[Extracted records]
== Segment start ==

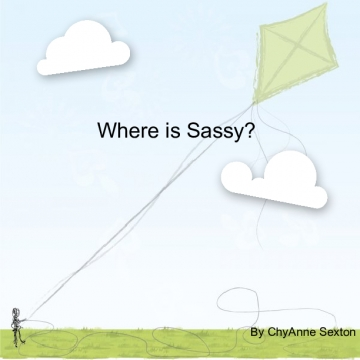 Where is Sassy?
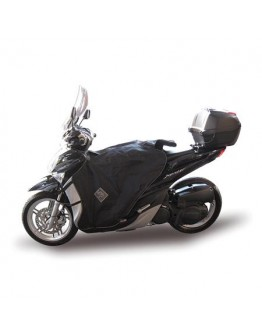 Tucano Κουβέρτα Yamaha Xenter 125/150 12-18 R090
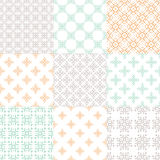 Nine Patterns Stock Images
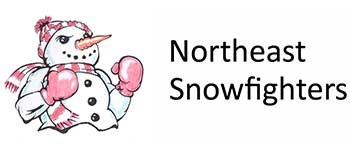 Northeast Snowfighters
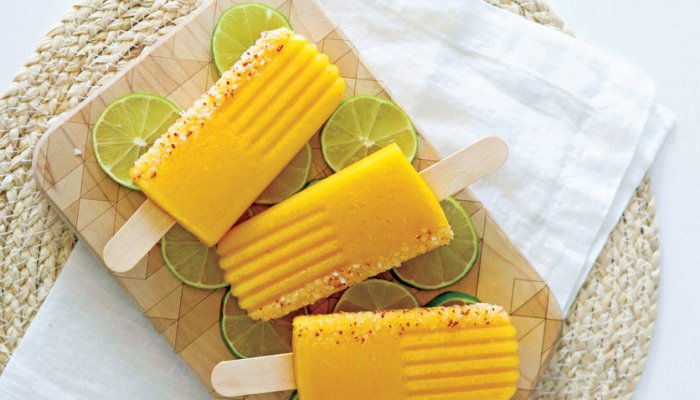 These Melissa Hartwig–Accredited Wholesome Margarita Ice Pops Will Win Memorial Day Weekend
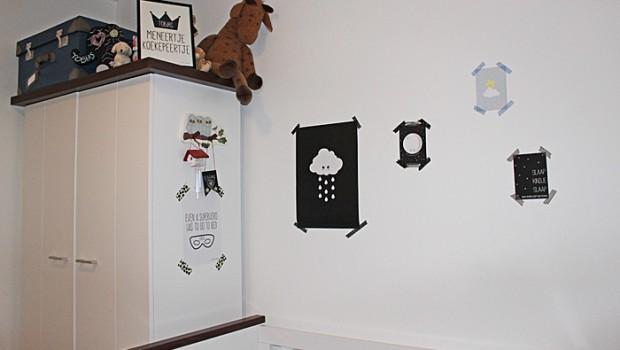 posters babykamer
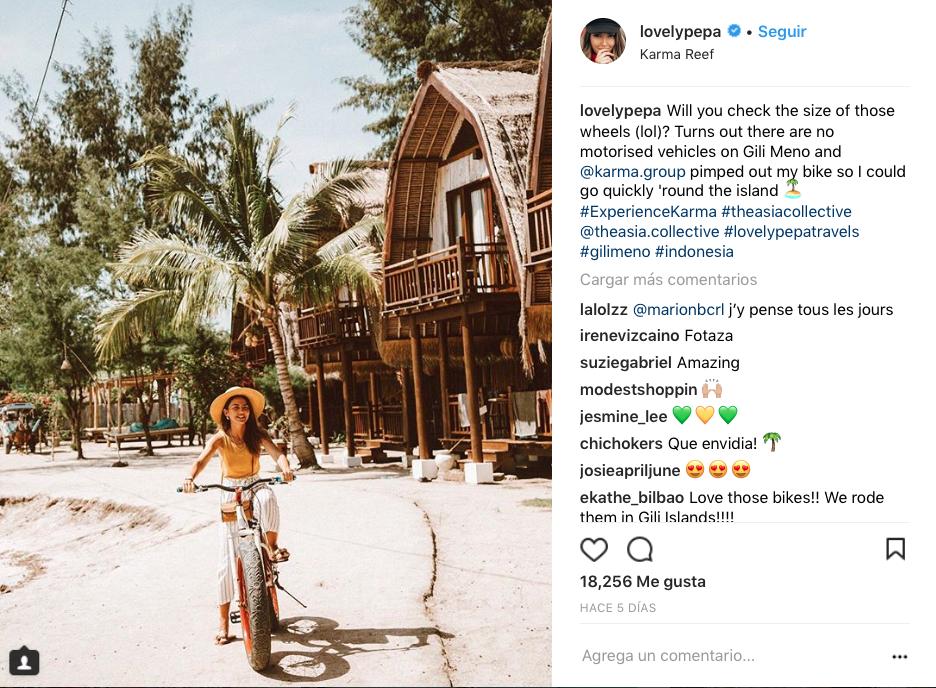 influencers de moda en Instagram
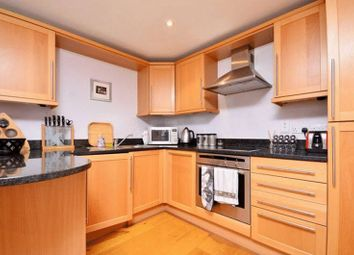 Thumbnail 1 bed flat to rent in Watts Street, Wapping, London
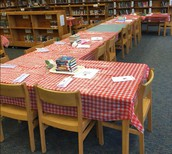 Book Speed Dating at Mt Holly Middle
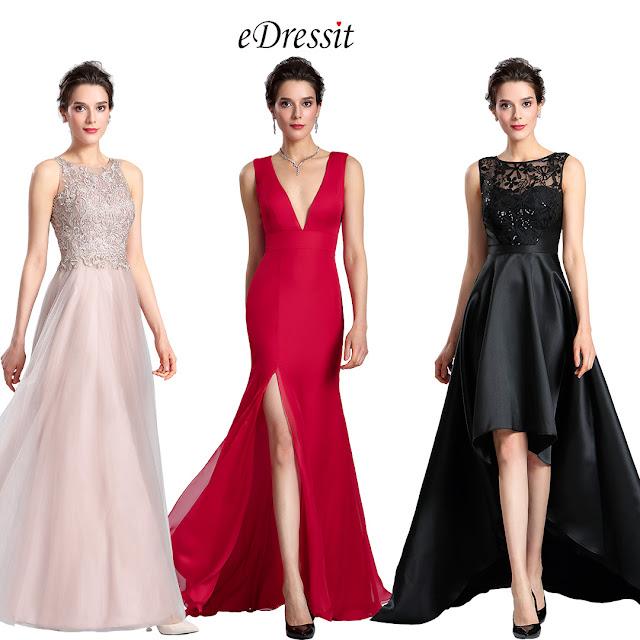 edressit halter neck embroidery bodice prom dress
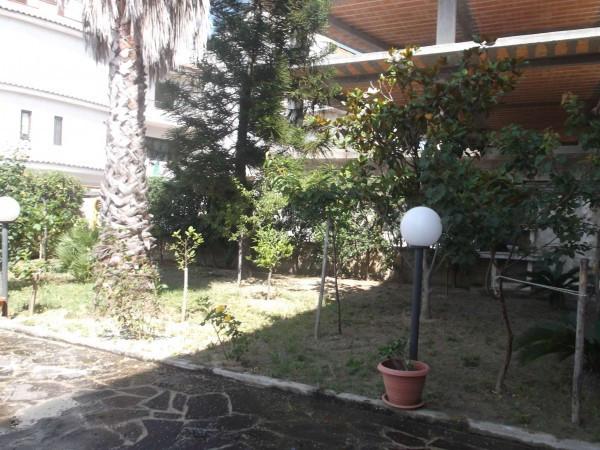 Palazzo / Stabile in vendita a Cirò Marina, 9999 locali, prezzo € 270.000 | CambioCasa.it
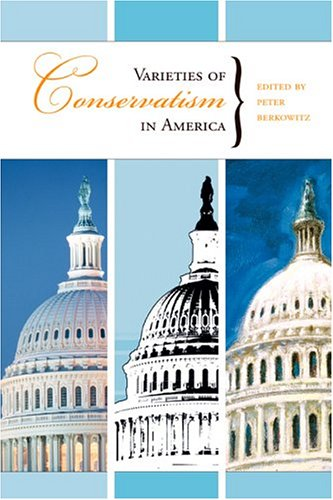 Varieties of Conservatism in America 9780817945725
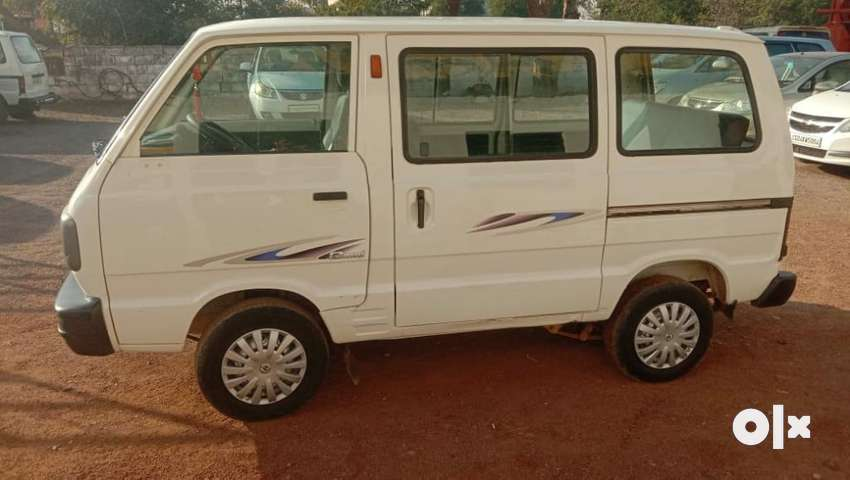 Maruti Suzuki Omni 8 STR BS-III, 2016, Petrol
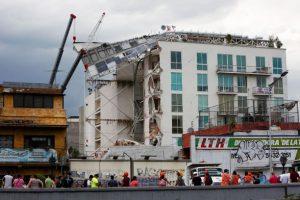 Edificio Residencial San José, en Ciudad de México, que se desplomó en el sismo de 2017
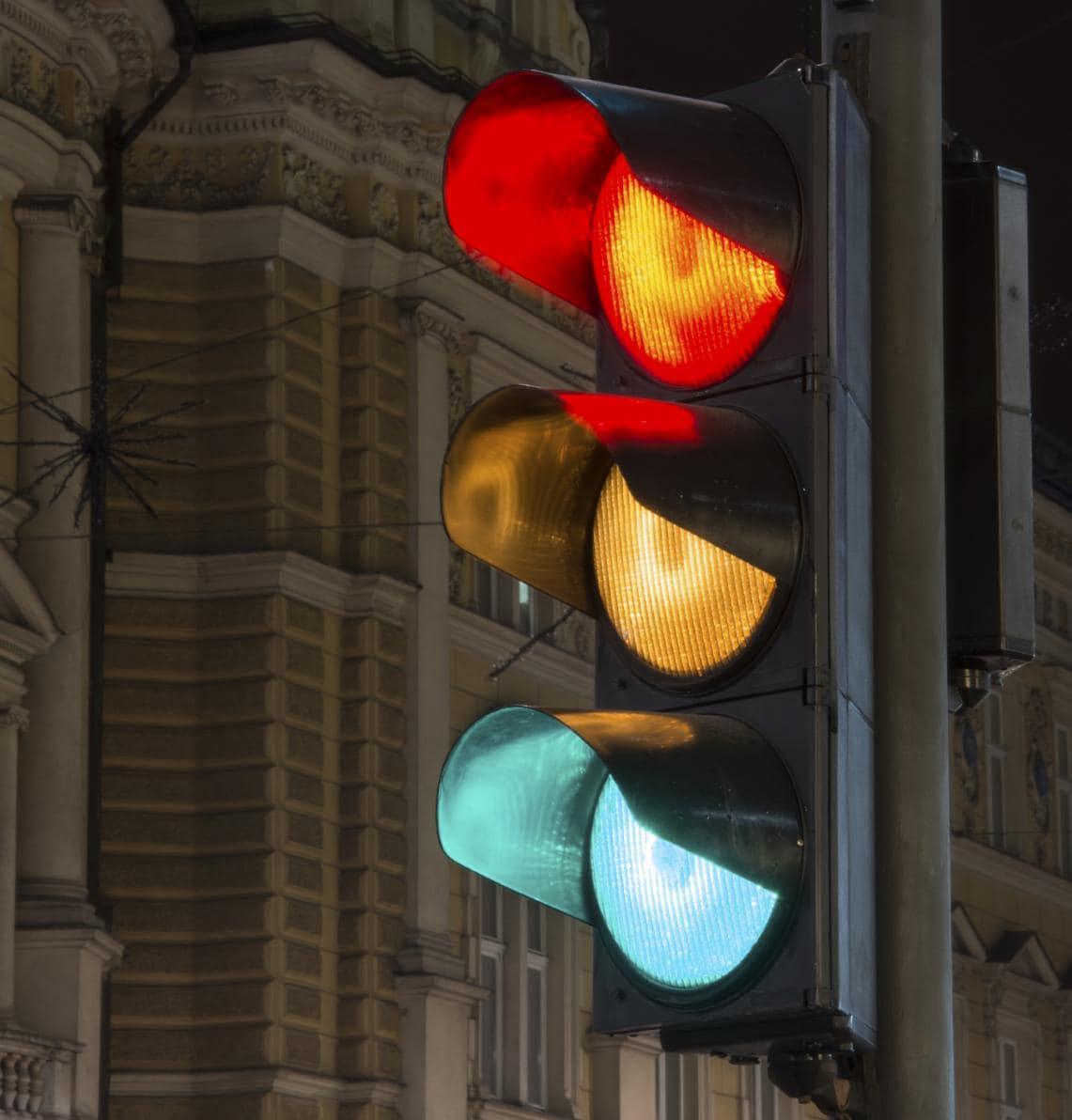 Colori del semaforo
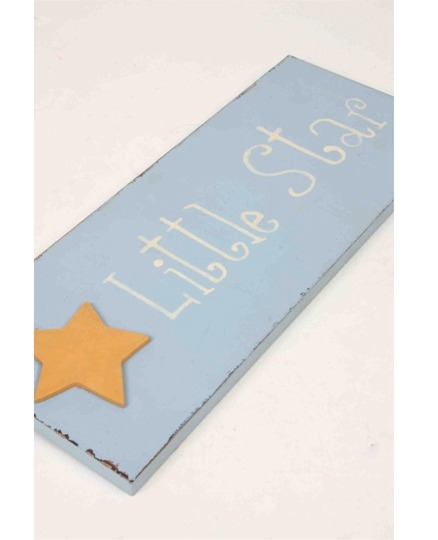 Little Star Bedroom / Door Sign
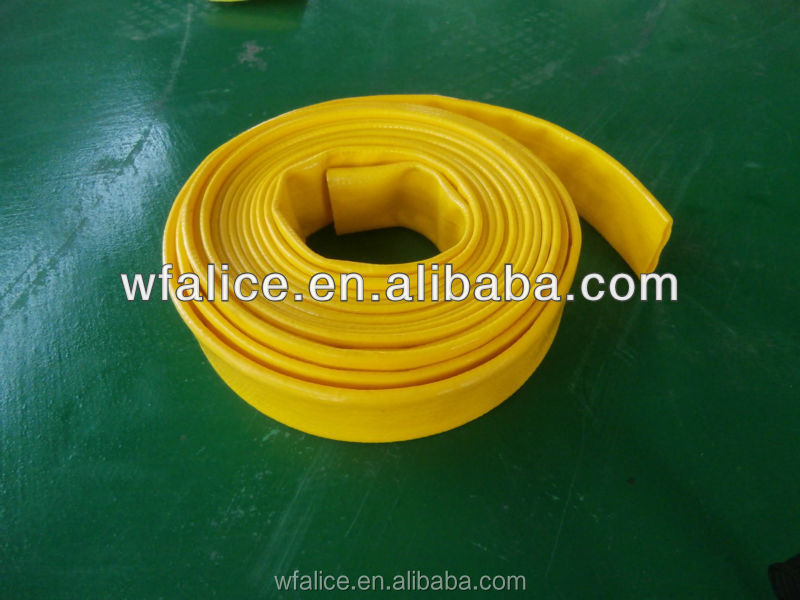 pvc layflat irrigation pipes for water well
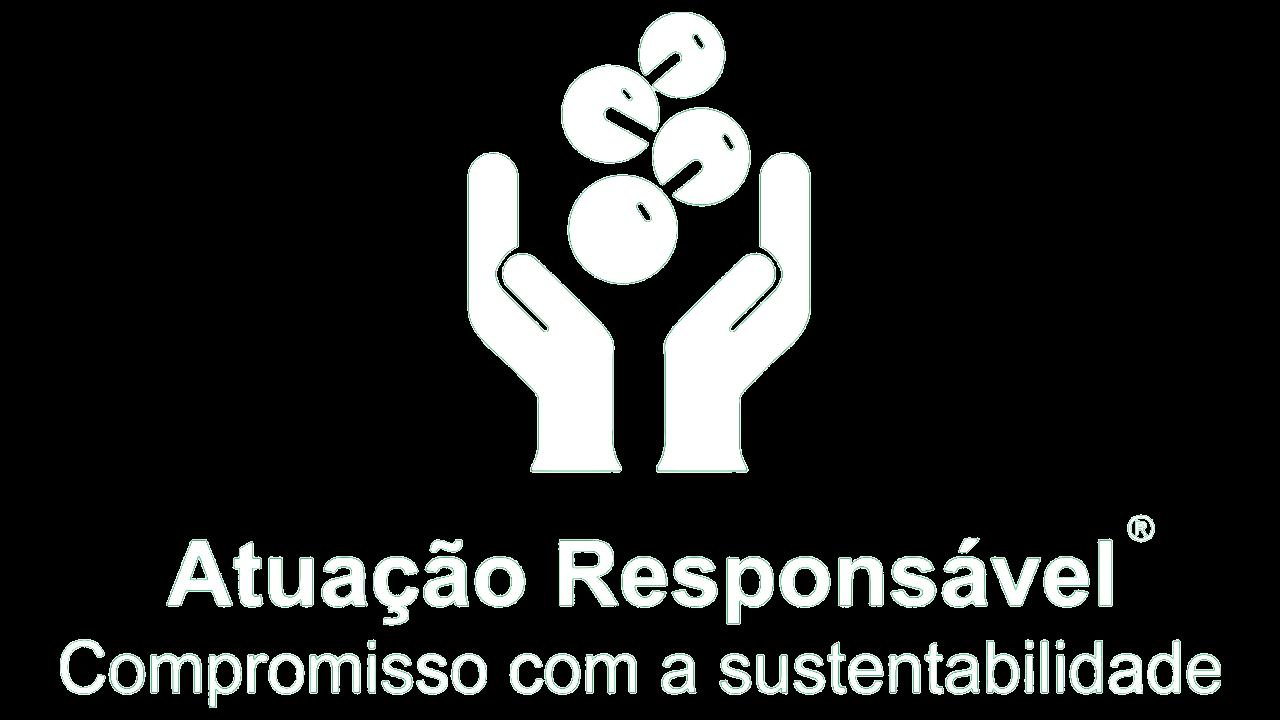 Logo Atuação Responsável - Atuação Responsável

== Segment end ==

Task requirements
Where the line containing "Thumbnail 1 bed" appears in the data above, begin there and output every line through the last, exactly and without pictures.

Result of this task
 Thumbnail 1 bed flat to rent in Watts Street, Wapping, London
 Book Speed Dating at Mt Holly Middle
 edressit halter neck embroidery bodice prom dress
 Palazzo / Stabile in vendita a Cirò Marina, 9999 locali, prezzo € 270.000 | CambioCasa.it
 Varieties of Conservatism in America 9780817945725
 Maruti Suzuki Omni 8 STR BS-III, 2016, Petrol
 Edificio Residencial San José, en Ciudad de México, que se desplomó en el sismo de 2017
 Colori del semaforo
 Little Star Bedroom / Door Sign
 pvc layflat irrigation pipes for water well
 Logo Atuação Responsável - Atuação Responsável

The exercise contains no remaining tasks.